By Mike Colpitts
More than three years after the financial crisis erupted on Wall Street, a New Jersey based mortgage company president is the first person to be sentenced to federal prison in the government’s efforts targeting criminals in the financial crisis. The sentence was imposed as a result of a major conspiracy to defraud investors of more than $136-million.
Michael J. McGrath, 47, of Montclair, New Jersey was sentenced to 14 years in prison for his role in orchestrating a scheme that bankrupted U.S. Mortgage Corporation and its subsidiary CU National Mortgage, according to U.S. Attorney Paul Fishman.
McGrath, who was the controlling shareholder of the company pled guilty to one count of mail and wire fraud conspiracy and one count of money laundering.
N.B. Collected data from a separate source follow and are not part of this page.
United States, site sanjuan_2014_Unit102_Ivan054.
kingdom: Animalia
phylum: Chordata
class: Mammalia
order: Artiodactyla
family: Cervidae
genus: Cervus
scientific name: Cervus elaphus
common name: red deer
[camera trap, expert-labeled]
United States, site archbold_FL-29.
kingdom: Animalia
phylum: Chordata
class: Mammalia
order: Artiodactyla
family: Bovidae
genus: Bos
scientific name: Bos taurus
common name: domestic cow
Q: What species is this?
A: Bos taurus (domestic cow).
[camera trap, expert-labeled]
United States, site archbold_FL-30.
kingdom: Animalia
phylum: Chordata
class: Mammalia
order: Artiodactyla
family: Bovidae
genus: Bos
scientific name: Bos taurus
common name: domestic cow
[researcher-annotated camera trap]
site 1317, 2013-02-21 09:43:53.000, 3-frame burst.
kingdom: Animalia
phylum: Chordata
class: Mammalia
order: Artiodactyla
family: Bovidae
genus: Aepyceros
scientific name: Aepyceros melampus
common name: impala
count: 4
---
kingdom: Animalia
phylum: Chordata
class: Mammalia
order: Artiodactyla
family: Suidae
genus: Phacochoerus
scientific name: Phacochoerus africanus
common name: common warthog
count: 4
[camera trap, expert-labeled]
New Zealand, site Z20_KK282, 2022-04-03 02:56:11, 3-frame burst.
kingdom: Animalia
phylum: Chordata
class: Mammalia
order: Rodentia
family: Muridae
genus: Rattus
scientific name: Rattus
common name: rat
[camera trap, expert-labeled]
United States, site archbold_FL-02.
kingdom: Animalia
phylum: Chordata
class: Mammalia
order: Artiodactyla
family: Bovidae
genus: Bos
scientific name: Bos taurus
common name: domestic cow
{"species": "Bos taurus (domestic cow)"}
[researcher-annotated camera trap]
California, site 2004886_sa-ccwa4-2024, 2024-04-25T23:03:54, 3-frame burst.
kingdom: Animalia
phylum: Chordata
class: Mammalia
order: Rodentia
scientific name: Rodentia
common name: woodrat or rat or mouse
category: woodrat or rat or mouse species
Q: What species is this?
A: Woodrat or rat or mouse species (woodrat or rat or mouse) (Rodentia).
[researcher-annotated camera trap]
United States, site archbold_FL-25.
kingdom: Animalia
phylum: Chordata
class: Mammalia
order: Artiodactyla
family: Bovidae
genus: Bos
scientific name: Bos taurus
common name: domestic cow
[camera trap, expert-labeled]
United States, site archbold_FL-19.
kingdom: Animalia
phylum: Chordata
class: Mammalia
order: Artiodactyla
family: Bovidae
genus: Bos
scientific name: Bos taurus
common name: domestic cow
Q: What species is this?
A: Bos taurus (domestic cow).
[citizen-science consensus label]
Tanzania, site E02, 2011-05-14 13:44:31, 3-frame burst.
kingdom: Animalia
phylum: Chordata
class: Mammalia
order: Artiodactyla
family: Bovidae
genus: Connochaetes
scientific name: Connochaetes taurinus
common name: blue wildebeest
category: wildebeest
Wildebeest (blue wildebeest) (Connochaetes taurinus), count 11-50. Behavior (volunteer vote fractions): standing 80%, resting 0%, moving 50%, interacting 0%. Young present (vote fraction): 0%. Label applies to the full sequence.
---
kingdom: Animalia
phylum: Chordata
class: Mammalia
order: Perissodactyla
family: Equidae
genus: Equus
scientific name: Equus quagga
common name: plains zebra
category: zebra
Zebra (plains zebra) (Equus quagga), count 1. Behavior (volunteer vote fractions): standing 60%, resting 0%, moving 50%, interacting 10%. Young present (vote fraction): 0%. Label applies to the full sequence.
The charges stem from allegations that McGrath conspired to fraudulently sell giant U.S. mortgage lender Fannie Mae hundreds of loans belonging to credit unions.
The loss to investors has been estimated to be around $139-million, but restitution has been calculated by government investigators to be less, requiring McGrath to pay $136 million to his victims.
The case is part of President Barack Obama’s Financial Fraud Enforcement Task Force, which established an interagency special financial task force to wage an aggressive effort to investigate and prosecute financial crimes. McGrath is recognized as the first person to be successfully prosecuted as a result of the task force’s efforts.
Other members of the conspiracy included U.S. Mortgage’s chief financial officer, Leroy Hayden. McGrath directed Hayden, who provided reports to credit unions “falsely stating that loans that had been sold were still in the credit unions’ portfolios, to falsify records to conceal the fraudulent sales.”
The mortgage company president admitted that he devised a scheme to prop up U.S. Mortgage Company’s value, using the proceeds from the sales to fund his company’s lending operations, personal investments, including a house and a yacht and other investments he made for the company.
The pace of the fraudulent sales made to Fannie Mae increased during 2008 and 2009 as the mortgage market became unstable as a result of the financial crisis, and growing doubts over the loans authenticity.
In January 2009 dozens of law enforcement officers and federal agents executed a search warrant at U.S. Mortgage and CU National’s Pine Brook, New Jersey headquarters, resulting in hundreds of employees losing their jobs. Just a few weeks later the company filed for bankruptcy.
As part of a sentencing agreement, McGrath consented to forfeit $14-million in assets that the government had seized or froze in bank accounts associated with him and the business.